Thursday, April 16, 2020

Ernesto Cardenal: Revolution to Evolution

This past month on March 1st, Ernesto Cardenal passed away in Managua. Priest, poet, revolutionary.  95 years old.  He died in the same hospital where Miriam was born, actually.

When I was taking Latin American Literature in college, Ernesto Cardenal was the first Nicaraguan I came across.  I found his story interesting and wrote a few pages about him and his work for an assignment.

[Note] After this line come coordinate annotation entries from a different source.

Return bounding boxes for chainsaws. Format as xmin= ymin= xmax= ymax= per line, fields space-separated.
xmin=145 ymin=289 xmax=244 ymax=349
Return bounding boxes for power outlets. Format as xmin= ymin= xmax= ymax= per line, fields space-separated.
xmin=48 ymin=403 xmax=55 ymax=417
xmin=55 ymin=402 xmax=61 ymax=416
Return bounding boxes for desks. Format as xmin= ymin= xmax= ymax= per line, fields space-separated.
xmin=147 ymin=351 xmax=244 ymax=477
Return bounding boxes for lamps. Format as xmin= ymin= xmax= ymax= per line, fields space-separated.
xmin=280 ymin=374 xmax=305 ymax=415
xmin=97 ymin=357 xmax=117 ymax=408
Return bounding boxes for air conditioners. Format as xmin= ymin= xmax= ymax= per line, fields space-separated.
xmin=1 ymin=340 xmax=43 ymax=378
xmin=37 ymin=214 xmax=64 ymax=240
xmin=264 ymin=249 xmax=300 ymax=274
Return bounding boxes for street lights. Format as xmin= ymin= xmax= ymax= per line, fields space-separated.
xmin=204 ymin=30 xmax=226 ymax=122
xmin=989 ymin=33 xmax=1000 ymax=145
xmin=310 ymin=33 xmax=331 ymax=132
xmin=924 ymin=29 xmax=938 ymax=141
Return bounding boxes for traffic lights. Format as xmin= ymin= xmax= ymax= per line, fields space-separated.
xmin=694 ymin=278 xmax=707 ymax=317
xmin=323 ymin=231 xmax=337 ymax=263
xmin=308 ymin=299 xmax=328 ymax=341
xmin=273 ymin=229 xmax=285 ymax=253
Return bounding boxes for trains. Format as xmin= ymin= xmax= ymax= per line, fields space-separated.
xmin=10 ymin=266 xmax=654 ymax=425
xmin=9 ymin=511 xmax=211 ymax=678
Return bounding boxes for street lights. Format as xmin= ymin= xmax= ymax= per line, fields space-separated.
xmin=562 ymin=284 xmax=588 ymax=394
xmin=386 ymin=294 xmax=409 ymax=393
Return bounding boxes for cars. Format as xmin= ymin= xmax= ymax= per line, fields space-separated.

He was a Jesuit priest, pulled between the mystical and the practical.  In the 50s, he was part of a failed plot to take out the Somoza dictatorship, and then went to Thomas Merton's Gethsemane monastery in Kentucky.  He decided that wasn't his calling and that he needed to be more involved with his people's struggle. He went to the island of Solantiname in the great lake Colcibolca, believing that the poor need to be the lead theologians and artists in the new kingdom of God.  And then he was part of the Sandinista movement that overthrew the Somoza dictatorship in 1979. He served as the Minister of Culture through most of the 80s. Cardenal and a other priests who worked with the revolution were at odds with the Vatican and he was famously scolded by Pope John Paul II during the pope's visit. He was defrocked and eventually reinstated by Pope Francis in 2018.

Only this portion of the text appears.